• _Data records_:

****

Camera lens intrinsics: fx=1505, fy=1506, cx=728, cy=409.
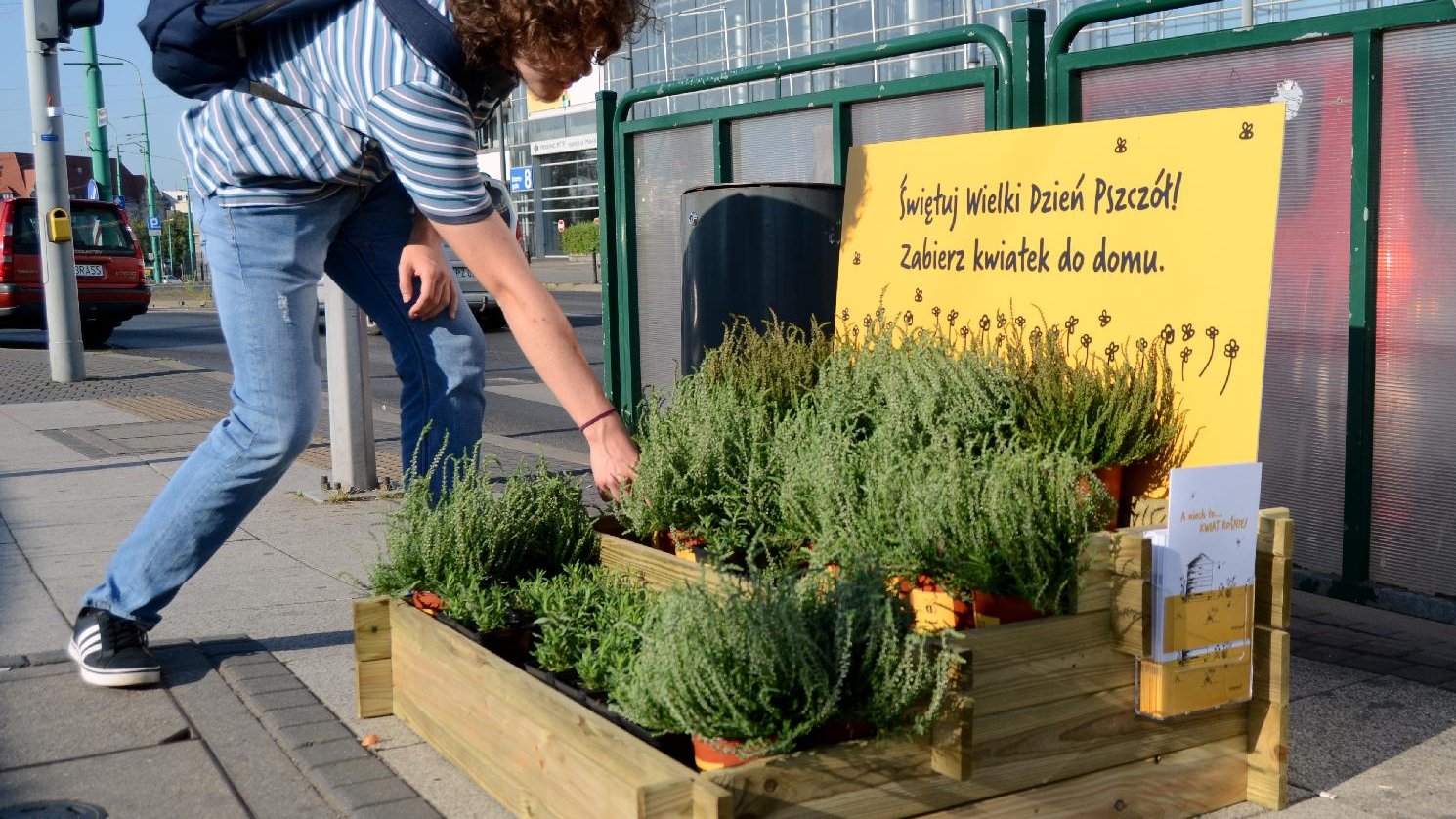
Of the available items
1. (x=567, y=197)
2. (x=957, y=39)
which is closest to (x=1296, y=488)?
(x=957, y=39)

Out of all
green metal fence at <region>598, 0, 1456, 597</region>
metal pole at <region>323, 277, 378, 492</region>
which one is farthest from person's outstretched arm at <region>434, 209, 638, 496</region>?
metal pole at <region>323, 277, 378, 492</region>

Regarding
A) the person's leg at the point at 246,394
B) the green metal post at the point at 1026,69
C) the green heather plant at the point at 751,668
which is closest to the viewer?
the green heather plant at the point at 751,668

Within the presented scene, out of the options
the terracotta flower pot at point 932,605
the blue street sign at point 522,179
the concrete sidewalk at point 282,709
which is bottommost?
the concrete sidewalk at point 282,709

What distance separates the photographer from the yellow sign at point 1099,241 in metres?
3.28

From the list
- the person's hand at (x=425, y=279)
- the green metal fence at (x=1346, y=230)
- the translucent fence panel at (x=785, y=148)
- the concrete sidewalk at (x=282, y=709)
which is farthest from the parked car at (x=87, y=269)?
the green metal fence at (x=1346, y=230)

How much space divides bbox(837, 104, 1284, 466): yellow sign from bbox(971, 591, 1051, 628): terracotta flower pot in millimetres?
717

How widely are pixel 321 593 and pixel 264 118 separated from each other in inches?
78.8

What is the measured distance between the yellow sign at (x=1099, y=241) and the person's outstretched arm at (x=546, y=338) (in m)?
1.21

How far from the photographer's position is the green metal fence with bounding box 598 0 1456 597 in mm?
3934

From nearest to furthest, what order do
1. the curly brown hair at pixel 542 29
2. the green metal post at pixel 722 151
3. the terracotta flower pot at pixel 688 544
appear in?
the curly brown hair at pixel 542 29 → the terracotta flower pot at pixel 688 544 → the green metal post at pixel 722 151

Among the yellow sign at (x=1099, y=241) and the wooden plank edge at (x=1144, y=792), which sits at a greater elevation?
the yellow sign at (x=1099, y=241)

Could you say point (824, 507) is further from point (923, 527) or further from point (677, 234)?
point (677, 234)

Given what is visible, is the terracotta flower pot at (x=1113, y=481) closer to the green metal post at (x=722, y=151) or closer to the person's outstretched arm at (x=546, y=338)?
the person's outstretched arm at (x=546, y=338)

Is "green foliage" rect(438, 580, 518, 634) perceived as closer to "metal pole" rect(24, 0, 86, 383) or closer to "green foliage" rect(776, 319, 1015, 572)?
"green foliage" rect(776, 319, 1015, 572)
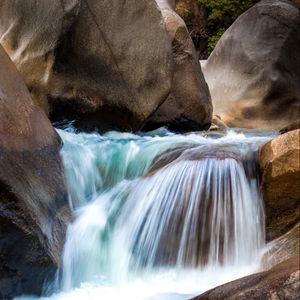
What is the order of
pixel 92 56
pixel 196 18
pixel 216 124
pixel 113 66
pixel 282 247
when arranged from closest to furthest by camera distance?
1. pixel 282 247
2. pixel 92 56
3. pixel 113 66
4. pixel 216 124
5. pixel 196 18

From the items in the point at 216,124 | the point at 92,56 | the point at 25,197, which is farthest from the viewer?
the point at 216,124

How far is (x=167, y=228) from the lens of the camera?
430 cm

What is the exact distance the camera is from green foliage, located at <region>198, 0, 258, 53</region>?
19.0 metres

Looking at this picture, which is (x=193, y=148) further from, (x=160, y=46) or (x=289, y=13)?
(x=289, y=13)

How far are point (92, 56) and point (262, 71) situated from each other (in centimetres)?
525

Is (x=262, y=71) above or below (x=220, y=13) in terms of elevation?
below

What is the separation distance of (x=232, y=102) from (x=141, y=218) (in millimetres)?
6682

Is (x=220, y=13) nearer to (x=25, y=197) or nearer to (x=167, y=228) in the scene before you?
(x=167, y=228)

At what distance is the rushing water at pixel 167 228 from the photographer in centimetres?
399

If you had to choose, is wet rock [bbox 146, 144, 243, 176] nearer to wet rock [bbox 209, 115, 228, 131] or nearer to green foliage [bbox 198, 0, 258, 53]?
wet rock [bbox 209, 115, 228, 131]

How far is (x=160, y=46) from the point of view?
21.9 ft

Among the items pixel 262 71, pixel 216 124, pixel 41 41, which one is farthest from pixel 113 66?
pixel 262 71

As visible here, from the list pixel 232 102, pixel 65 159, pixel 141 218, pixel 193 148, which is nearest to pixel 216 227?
pixel 141 218

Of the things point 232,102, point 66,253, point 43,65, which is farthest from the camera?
point 232,102
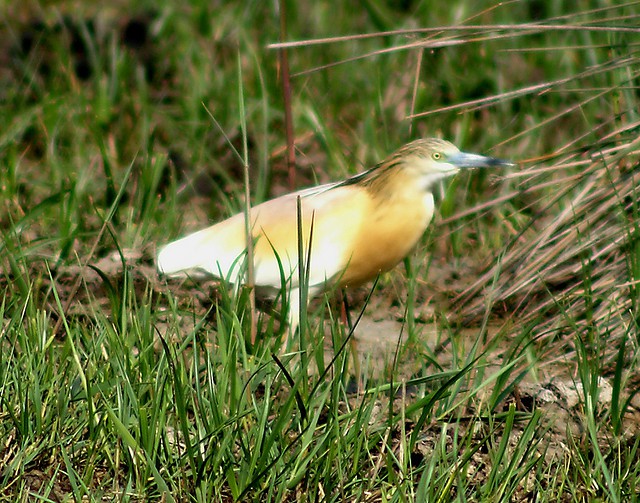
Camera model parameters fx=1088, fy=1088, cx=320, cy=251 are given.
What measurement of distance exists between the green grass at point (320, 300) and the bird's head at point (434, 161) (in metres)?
0.09

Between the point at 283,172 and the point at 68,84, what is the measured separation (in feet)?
3.64

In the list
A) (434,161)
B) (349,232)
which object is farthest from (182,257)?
(434,161)

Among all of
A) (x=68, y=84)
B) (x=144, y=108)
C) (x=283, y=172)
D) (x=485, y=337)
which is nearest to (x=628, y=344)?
(x=485, y=337)

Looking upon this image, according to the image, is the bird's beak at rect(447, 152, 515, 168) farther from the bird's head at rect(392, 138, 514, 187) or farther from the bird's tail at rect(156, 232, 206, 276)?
the bird's tail at rect(156, 232, 206, 276)

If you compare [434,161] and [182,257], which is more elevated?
[434,161]

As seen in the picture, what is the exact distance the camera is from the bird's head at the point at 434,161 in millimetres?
3264

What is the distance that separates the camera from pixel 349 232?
3254 mm

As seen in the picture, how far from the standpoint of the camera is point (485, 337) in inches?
133

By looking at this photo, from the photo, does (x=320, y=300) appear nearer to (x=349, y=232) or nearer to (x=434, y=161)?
(x=349, y=232)

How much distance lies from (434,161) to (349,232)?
1.10 feet

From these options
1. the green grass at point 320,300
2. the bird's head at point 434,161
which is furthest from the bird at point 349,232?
the green grass at point 320,300

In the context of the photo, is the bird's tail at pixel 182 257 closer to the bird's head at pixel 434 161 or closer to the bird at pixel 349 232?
the bird at pixel 349 232

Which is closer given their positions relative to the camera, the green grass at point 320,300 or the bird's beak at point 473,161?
the green grass at point 320,300

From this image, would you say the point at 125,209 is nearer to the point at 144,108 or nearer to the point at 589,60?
the point at 144,108
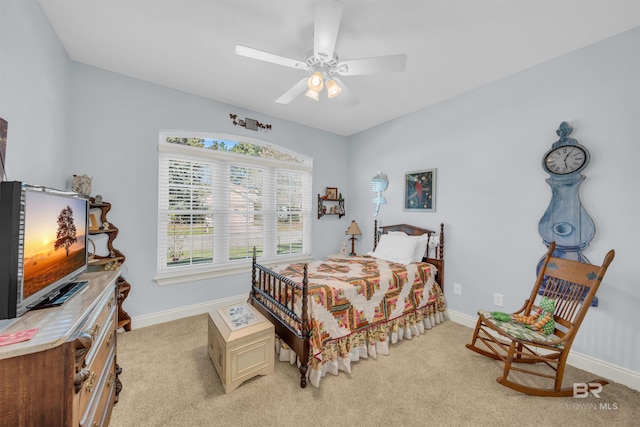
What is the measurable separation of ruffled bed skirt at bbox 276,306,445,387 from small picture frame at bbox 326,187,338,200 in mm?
2366

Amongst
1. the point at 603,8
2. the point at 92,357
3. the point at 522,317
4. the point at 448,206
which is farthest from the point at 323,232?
the point at 603,8

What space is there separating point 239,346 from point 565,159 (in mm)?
3286

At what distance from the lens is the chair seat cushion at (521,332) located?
6.15ft

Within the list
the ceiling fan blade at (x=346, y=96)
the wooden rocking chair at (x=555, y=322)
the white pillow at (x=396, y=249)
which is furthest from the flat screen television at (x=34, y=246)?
the white pillow at (x=396, y=249)

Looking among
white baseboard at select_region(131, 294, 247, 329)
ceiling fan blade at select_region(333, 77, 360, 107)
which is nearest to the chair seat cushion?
ceiling fan blade at select_region(333, 77, 360, 107)

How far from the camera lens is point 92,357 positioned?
1137mm

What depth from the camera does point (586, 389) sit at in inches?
74.6

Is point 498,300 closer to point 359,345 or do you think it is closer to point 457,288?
point 457,288

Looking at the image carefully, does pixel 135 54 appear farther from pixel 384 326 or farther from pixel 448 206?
pixel 448 206

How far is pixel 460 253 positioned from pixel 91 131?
4.40 meters

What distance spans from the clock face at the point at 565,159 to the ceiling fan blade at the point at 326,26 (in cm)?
230

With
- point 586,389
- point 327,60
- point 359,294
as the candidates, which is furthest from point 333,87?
point 586,389

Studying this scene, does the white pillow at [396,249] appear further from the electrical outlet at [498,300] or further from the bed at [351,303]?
the electrical outlet at [498,300]

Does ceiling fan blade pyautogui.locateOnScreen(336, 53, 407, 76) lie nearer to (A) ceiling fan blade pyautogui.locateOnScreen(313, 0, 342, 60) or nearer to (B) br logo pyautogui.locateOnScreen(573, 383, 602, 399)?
(A) ceiling fan blade pyautogui.locateOnScreen(313, 0, 342, 60)
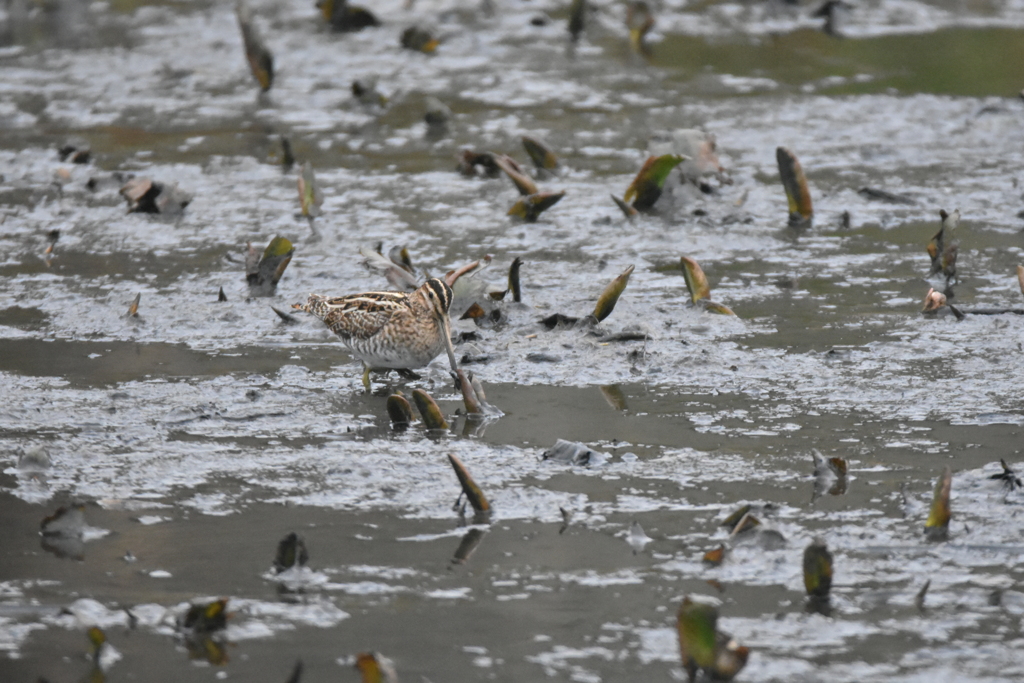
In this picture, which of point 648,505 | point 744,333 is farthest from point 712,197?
point 648,505

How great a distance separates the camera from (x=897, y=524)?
465 cm

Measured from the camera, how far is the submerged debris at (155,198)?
9188 mm

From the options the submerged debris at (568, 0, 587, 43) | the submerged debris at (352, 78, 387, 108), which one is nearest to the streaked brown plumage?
the submerged debris at (352, 78, 387, 108)

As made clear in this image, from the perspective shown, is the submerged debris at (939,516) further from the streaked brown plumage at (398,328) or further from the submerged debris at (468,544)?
the streaked brown plumage at (398,328)

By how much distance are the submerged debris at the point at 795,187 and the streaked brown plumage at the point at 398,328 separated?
3.21 metres

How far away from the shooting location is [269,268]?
24.7 feet

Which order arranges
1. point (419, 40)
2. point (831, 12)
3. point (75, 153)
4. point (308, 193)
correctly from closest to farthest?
point (308, 193) → point (75, 153) → point (419, 40) → point (831, 12)

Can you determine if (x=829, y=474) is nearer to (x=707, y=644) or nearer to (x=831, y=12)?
(x=707, y=644)

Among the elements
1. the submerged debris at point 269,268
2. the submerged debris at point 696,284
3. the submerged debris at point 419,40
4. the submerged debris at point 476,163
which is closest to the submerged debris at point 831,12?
the submerged debris at point 419,40

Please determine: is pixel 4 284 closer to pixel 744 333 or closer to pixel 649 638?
pixel 744 333

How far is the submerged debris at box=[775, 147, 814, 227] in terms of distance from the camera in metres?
8.50

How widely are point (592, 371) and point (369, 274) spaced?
206cm

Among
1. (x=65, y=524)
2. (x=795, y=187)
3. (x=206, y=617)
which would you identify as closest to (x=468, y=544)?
(x=206, y=617)

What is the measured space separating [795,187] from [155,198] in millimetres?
4508
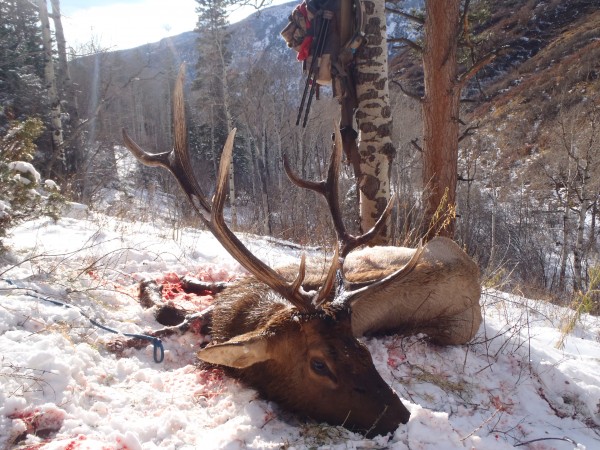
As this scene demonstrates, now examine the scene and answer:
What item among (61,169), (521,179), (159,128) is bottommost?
(521,179)

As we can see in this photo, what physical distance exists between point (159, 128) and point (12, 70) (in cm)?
2984

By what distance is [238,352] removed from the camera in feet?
6.97

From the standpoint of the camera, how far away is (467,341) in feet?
11.1

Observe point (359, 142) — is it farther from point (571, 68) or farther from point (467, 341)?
point (571, 68)

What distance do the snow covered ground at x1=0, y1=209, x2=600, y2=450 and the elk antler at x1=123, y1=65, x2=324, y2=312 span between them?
2.04ft

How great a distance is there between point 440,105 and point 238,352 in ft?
15.2

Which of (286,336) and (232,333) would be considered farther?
(232,333)

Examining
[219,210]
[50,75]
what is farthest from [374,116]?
[50,75]

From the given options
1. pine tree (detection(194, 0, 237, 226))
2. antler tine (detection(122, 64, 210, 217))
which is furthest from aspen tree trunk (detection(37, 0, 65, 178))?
antler tine (detection(122, 64, 210, 217))

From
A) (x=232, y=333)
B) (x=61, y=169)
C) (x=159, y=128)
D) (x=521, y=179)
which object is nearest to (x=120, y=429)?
Result: (x=232, y=333)

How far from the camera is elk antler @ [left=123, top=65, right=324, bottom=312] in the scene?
233 centimetres

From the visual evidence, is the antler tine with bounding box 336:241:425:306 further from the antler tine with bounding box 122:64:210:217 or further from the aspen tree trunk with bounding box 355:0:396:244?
the aspen tree trunk with bounding box 355:0:396:244

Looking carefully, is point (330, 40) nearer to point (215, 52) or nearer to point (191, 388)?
point (191, 388)

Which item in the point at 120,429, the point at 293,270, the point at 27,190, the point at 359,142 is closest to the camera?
the point at 120,429
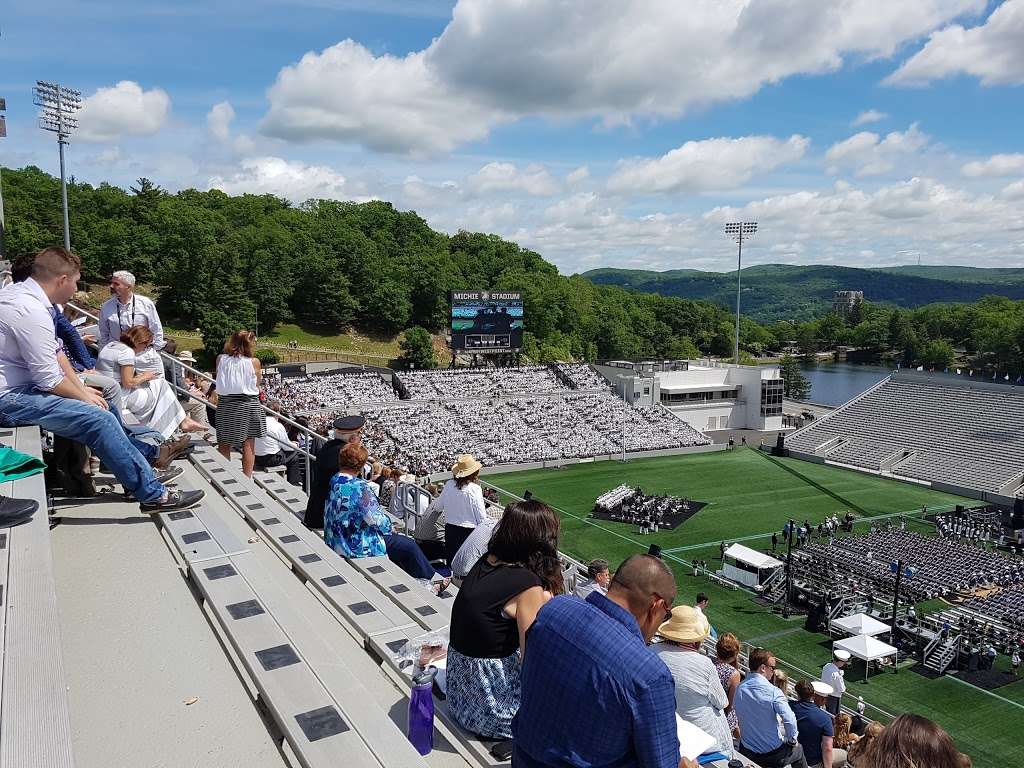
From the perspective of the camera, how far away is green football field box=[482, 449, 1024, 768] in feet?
50.6

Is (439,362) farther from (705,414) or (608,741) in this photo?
(608,741)

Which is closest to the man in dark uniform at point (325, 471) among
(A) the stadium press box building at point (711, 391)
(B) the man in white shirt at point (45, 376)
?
(B) the man in white shirt at point (45, 376)

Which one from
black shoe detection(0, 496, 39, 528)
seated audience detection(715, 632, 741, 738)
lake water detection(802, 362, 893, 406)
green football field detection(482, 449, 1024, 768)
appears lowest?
lake water detection(802, 362, 893, 406)

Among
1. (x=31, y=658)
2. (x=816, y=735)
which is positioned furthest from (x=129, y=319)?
(x=816, y=735)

****

• _Written request_: Can you repeat the material from the line with "At what distance from" to the line with "4.40 meters", including both of those lines?

• _Reply to the task_:
At what distance from the lens is the chair seat cushion at (521,332) located?
6.15ft

Within the list
the ceiling fan blade at (x=346, y=96)
the wooden rocking chair at (x=555, y=322)
the white pillow at (x=396, y=249)
which is furthest from the flat screen television at (x=34, y=246)?
the white pillow at (x=396, y=249)

Looking among
white baseboard at select_region(131, 294, 247, 329)
ceiling fan blade at select_region(333, 77, 360, 107)
which is nearest to the chair seat cushion?
ceiling fan blade at select_region(333, 77, 360, 107)

How far from the camera lens is point 92,357 positioned?
1137mm

What depth from the camera does point (586, 389) sit at in inches?
74.6

Is point 498,300 closer to point 359,345 or do you think it is closer to point 457,288?
point 457,288

Looking at the image carefully, does pixel 135 54 appear farther from pixel 384 326 or farther from pixel 448 206?
pixel 448 206

How far is pixel 460 253 positioned from pixel 91 131?
4.40 meters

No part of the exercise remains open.